The trial, which enrolled and treated 4 patients, involved implanting 40 NTCell capsules into 1 side of the brain. The company reported that treatment with NTCell continues to show improvement in motor function in patients with Parkinson’s disease, as measured by the Unified Parkinson’s Disease Rating Scale.
1 patient in the study elected to be treated with deep brain stimulation.
Living Cell Technologies’ NTCell is a alginate-coated capsule that contains cells sourced from a herd of pathogen-free pigs bred from stock originally discovered in the remote sub-Antarctic Auckland Islands. These neonatal porcine choroid plexus cells secrete cerebrospinal fluid and provide a range of factors that support nerve cell function and protective enzymes, according to Living Cell Technologies.
The company coats the choroid plexus cells with its Immupel technology to guard the therapy from an attack by the host’s immune system and eliminate the need for an immunosuppressive regimen.

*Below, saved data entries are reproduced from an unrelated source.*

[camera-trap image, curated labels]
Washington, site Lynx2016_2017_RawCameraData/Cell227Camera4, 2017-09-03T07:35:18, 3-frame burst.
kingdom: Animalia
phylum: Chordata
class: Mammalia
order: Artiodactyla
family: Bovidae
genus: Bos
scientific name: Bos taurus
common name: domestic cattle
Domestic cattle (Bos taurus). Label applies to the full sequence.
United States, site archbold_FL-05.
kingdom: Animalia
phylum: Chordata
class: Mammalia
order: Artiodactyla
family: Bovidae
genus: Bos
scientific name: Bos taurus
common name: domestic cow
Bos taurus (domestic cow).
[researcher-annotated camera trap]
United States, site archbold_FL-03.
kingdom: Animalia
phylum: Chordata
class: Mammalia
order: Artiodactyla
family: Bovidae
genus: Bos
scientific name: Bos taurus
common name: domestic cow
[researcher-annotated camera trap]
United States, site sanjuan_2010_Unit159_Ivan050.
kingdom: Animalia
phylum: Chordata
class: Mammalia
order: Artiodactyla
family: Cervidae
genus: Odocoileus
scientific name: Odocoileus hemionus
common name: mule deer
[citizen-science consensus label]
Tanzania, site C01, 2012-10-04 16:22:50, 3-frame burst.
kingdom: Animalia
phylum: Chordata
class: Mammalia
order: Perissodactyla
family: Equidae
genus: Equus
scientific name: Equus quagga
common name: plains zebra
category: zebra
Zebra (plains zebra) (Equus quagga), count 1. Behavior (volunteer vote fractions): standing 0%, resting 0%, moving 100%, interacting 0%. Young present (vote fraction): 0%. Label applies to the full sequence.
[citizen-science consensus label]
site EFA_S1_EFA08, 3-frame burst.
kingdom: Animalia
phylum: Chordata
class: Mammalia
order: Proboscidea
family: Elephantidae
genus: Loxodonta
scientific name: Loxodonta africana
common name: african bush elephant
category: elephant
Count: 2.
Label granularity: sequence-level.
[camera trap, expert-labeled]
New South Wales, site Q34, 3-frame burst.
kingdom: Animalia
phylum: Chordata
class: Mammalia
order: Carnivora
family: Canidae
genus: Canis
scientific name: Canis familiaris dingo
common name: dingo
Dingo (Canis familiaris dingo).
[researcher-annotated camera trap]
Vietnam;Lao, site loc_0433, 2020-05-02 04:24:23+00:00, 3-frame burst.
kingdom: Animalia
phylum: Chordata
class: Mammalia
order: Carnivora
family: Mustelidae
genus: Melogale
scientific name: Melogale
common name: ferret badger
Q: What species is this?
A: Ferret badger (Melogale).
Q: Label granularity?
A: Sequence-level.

After NTCell is implanted into a damaged site within a patient’s brain, NTCell acts as “a neurochemical factory” that produces CSF and secretes multiple nerve growth factors to promote growth and repair disease-induced nerve degeneration, according to the company. Living Cell Technologies also boasts on its website that NTCell could potentially clear away waste, including amyloids and proteins.
“The results to date certainly validate the Phase IIb dose ranging study in progress, in which higher doses of NTCell are implanted into the putamen on both sides of the brain and which includes a sham surgical-controlled placebo group,” principal investigator Dr. Barry Snow said in prepared remarks.
“As this initial trial of a low dose of NTCell was designed to measure safety, we are happy that the primary endpoint continues to be met,” CEO Ken Taylor added. “We are looking forward to the results of the larger Phase IIb study initiated this year which is designed to measure efficacy. This study will confirm the most effective dose of NTCell, define any placebo component of the response and further identify the initial target Parkinson’s disease patient sub-group.
“Our goal, subject to continued satisfactory data, remains to obtain provisional consent and launch NTCell as the 1st disease modifying treatment for Parkinson’s disease in 2018,” Taylor said.